• EXERCISE REQUIREMENTS
• a. Please decide whether each statement below agrees with the probability explanation. Answer yes or no for each, and quote the words of the explanation that settle it. (i) The circle it describes has a radius of 1 and is centered at the origin. (ii) It says θ varies from 0 to π. (iii) It defines variance as a measure of how likely an outcome is.
• b. Put the lines of the records into a JSON list of strings, one string per line with blank lines omitted. Start at the line containing "How far is it between [60,262] and [420,182]?" and continue through the end of the records, including both ends.

• SELECTED TEXT

════

These are the key concepts you need to understand to accurately answer the question.

Circle Equation
When dealing with geometrical problems like the one in this exercise, understanding the circle equation is crucial. The circle equation given is \(x^2 + y^2 = 1\). This represents a circle with a radius of 1 centered at the origin (0,0). Any point \(P\) on this circle can be expressed in terms of an angle \(\theta\). Specifically, the coordinates of \(P\) are \((\cos\theta, \sin\theta)\), where \(\theta\) varies from 0 to \(2\pi\). This parameterization is key to solving the problem because it links the random variable to the geometric representation.
Uniform Distribution
The problem mentions that the angle \(\theta\) is uniformly distributed over \([0, 2\pi]\). In probability, a variable is uniformly distributed when every outcome in its range is equally likely. For \(\theta\), this means any angle between 0 and \(2\pi\) is just as probable as any other. This is important when finding probabilities and means. Given this uniform distribution, calculations involving \(\sin\frac{\theta}{2}\) become straightforward because the values are evenly spread out.
Variance Calculation
Variance measures how spread out a set of numbers is. In our case, we calculate the variance of \(X\). First, we find the variance of \(Y = \sin\frac{\theta}{2}\), which is uniformly distributed over \([0,1]\). The variance of a uniformly distributed variable from 0 to 1 is \(\frac{1}{12}\). Since \(X = 2Y\), the variance scales by the square of the constant factor. Therefore, the variance of \(X\) becomes: \[ \text{Var}(X) = 4 \times \text{Var}(Y) = 4 \times \frac{1}{12} = \frac{1}{3} \]. This result shows how much the random distance deviates from the mean.

════

Data drawn from a collection
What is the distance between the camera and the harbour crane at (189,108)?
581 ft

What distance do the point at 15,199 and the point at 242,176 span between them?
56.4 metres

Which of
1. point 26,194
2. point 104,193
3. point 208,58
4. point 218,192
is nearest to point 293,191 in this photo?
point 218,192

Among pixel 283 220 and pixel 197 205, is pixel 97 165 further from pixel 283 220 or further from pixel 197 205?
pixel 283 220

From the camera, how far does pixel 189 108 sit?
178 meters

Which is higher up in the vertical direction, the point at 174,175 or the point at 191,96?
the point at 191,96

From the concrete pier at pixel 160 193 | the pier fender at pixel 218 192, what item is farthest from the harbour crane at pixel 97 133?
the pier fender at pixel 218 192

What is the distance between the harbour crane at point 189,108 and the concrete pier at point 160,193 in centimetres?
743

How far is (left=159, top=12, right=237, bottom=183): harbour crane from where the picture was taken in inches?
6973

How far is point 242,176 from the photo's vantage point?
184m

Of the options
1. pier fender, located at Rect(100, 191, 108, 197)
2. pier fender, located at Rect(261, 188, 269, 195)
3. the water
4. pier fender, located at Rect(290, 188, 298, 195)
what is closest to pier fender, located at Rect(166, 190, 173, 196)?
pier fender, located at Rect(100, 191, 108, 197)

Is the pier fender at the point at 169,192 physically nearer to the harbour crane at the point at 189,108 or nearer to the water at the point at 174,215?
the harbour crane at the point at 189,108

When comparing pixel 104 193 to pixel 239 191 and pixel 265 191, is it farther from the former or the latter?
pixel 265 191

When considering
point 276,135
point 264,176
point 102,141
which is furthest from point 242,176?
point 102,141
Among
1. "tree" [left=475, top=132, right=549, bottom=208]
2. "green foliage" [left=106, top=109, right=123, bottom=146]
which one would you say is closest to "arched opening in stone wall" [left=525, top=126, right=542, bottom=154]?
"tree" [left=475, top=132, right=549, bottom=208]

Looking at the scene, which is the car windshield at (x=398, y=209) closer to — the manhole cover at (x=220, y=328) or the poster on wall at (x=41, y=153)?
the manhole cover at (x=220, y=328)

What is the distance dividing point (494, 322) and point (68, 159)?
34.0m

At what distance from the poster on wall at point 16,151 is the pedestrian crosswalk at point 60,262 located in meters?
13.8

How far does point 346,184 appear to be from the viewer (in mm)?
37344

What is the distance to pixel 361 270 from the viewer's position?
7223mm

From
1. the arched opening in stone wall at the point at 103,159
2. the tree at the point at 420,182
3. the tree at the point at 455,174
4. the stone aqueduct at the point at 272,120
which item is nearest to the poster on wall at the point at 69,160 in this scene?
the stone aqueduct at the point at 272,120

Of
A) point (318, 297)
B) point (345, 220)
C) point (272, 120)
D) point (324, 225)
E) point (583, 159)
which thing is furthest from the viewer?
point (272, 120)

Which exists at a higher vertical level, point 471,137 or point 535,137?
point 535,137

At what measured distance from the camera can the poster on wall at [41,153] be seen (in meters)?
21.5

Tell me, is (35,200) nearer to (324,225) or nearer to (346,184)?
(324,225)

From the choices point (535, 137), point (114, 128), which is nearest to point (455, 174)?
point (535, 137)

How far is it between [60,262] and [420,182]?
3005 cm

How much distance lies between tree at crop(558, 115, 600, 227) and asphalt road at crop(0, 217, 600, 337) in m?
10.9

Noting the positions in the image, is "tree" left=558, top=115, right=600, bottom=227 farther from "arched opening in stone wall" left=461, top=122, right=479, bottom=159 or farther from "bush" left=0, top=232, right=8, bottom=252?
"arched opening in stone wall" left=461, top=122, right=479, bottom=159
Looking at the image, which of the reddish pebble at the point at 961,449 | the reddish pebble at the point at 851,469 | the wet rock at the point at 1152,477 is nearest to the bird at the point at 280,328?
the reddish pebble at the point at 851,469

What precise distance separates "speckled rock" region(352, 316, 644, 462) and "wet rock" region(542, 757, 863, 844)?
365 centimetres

════

• RESPONSE LIST
• a.
(i) Yes: "This represents a circle with a radius of 1 centered at the origin (0,0)."
(ii) No: "where \(\theta\) varies from 0 to \(2\pi\)"
(iii) No: "Variance measures how spread out a set of numbers is."

• b.
[
  "How far is it between [60,262] and [420,182]?",
  "3005 cm",
  "How much distance lies between tree at crop(558, 115, 600, 227) and asphalt road at crop(0, 217, 600, 337) in m?",
  "10.9",
  "Noting the positions in the image, is \"tree\" left=558, top=115, right=600, bottom=227 farther from \"arched opening in stone wall\" left=461, top=122, right=479, bottom=159 or farther from \"bush\" left=0, top=232, right=8, bottom=252?",
  "\"arched opening in stone wall\" left=461, top=122, right=479, bottom=159",
  "Looking at the image, which of the reddish pebble at the point at 961,449 | the reddish pebble at the point at 851,469 | the wet rock at the point at 1152,477 is nearest to the bird at the point at 280,328?",
  "the reddish pebble at the point at 851,469",
  "What precise distance separates \"speckled rock\" region(352, 316, 644, 462) and \"wet rock\" region(542, 757, 863, 844)?",
  "365 centimetres"
]